## WHAT TO DO
Quote the entries below word for word, starting with the line containing "What is the measurable separation from" and ending with the line containing "2.31 metres", both of those lines included.

## INFORMATION GIVEN
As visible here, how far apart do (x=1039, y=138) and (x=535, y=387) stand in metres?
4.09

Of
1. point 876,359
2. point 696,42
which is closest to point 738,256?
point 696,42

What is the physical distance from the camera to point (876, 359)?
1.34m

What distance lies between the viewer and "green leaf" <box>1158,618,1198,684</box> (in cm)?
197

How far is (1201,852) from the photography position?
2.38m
---
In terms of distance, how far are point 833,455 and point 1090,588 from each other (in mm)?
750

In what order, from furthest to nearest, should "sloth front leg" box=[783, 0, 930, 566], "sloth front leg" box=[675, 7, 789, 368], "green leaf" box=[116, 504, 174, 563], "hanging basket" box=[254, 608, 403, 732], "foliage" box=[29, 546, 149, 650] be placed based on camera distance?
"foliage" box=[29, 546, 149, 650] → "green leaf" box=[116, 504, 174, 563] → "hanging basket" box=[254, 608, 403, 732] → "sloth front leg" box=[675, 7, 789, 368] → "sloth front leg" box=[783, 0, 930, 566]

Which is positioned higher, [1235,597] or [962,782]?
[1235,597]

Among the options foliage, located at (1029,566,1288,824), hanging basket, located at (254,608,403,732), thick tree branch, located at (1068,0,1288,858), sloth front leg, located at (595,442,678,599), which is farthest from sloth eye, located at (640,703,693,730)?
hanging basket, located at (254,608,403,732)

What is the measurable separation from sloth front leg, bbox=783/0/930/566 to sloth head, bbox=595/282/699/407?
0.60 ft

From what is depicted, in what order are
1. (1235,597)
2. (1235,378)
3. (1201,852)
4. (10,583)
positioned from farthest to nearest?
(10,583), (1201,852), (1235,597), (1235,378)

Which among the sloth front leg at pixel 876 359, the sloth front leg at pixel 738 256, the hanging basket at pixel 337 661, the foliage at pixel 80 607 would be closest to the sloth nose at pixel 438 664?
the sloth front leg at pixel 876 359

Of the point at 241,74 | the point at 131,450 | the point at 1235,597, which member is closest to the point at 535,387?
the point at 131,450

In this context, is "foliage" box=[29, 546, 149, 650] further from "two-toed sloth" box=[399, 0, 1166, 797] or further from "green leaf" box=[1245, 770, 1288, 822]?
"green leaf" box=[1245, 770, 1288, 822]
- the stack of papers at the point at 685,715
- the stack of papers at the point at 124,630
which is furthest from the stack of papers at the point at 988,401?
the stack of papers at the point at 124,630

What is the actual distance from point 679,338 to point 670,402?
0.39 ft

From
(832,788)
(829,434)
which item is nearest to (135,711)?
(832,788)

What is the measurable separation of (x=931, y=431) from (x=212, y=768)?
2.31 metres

## WRITTEN RESPONSE
What is the measurable separation from sloth front leg, bbox=783/0/930/566 to sloth head, bbox=595/282/699/407?
0.60 ft

From what is depicted, in what order are
1. (1235,597)
2. (1235,378)
3. (1201,852)
4. (10,583)
positioned from farthest to nearest?
(10,583), (1201,852), (1235,597), (1235,378)

Which among the sloth front leg at pixel 876 359, the sloth front leg at pixel 738 256, the hanging basket at pixel 337 661, the foliage at pixel 80 607 would be closest to the sloth nose at pixel 438 664?
the sloth front leg at pixel 876 359

Of the point at 241,74 | the point at 131,450 | the point at 1235,597, which member is closest to the point at 535,387?
the point at 131,450

In this context, is "foliage" box=[29, 546, 149, 650] further from "two-toed sloth" box=[399, 0, 1166, 797] or further from "green leaf" box=[1245, 770, 1288, 822]?
"green leaf" box=[1245, 770, 1288, 822]
- the stack of papers at the point at 685,715
- the stack of papers at the point at 124,630
which is furthest from the stack of papers at the point at 988,401?
the stack of papers at the point at 124,630

What is the actual distance from point 679,338 to point 670,402?
0.39 ft

From
(832,788)
(829,434)
which item is nearest to (135,711)?
(832,788)

What is the measurable separation of (x=931, y=431) from (x=212, y=768)?
2.31 metres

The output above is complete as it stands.